One exhibit at the Royal Cambrian Academy of Arts was painted by a girl from Capel Celyn.
The valley, with its stark black hills, is unmistakable, and the Tryweryn stream has accrued an ominous new significance, coming across as a great slithering snake, ready to poison the landscape.
As Green cautions at the end of the book such drownings are not just things of the past, as he cites the example of Fairbourne in Gwynedd, where sea-defences are not being replaced in a case of managed retreat from the effects of sea-level rise.
Other places such as Portsmouth, Cardiff and Chichester might also face ‘sepulchral incursions’ to use Green’s very memorable phrase.
The other Welsh example of a lost place examined in detail by Green is the medieval settlement at Trellech in Monmouthshire in south east Wales.
Piecing together the full story requires the full detective powers of a historian, not to mention a good measure of impartiality.
The basic, astonishing story runs like this.
Some molehills appear in a field near the village, speckled with shards of crockery. A local archaeology graduate, Stuart Wilson, who is at the time working toll booths on the Severn Bridge hears about the discovery.
Wilson, soon dubbed the “Welsh Indiana Jones” asks the farmer’s permission to dig in the area which leads to his becoming convinced that this is the site of not just a hilltop settlement but an entire medieval town, or even a city.

> [Questions to answer]
(a) State whether each statement agrees with the review, answering yes or no and quoting the words of the review that decide it: (i) Stuart Wilson was working toll booths on the Severn Bridge when he heard about the discovery; (ii) Trellech lies in north west Wales; (iii) the sea-defences at Fairbourne are being replaced.
(b) Reproduce the part of the review between "The valley, with" and "measure of impartiality.", inclusive.
The data after the review is not needed.

> [Data section]

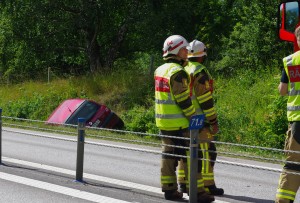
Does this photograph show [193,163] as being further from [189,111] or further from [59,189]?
[59,189]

> [Task results]
(a)
(i) Yes: "who is at the time working toll booths on the Severn Bridge hears about the discovery"
(ii) No: "Trellech in Monmouthshire in south east Wales"
(iii) No: "where sea-defences are not being replaced"

(b)
The valley, with its stark black hills, is unmistakable, and the Tryweryn stream has accrued an ominous new significance, coming across as a great slithering snake, ready to poison the landscape.
As Green cautions at the end of the book such drownings are not just things of the past, as he cites the example of Fairbourne in Gwynedd, where sea-defences are not being replaced in a case of managed retreat from the effects of sea-level rise.
Other places such as Portsmouth, Cardiff and Chichester might also face ‘sepulchral incursions’ to use Green’s very memorable phrase.
The other Welsh example of a lost place examined in detail by Green is the medieval settlement at Trellech in Monmouthshire in south east Wales.
Piecing together the full story requires the full detective powers of a historian, not to mention a good measure of impartiality.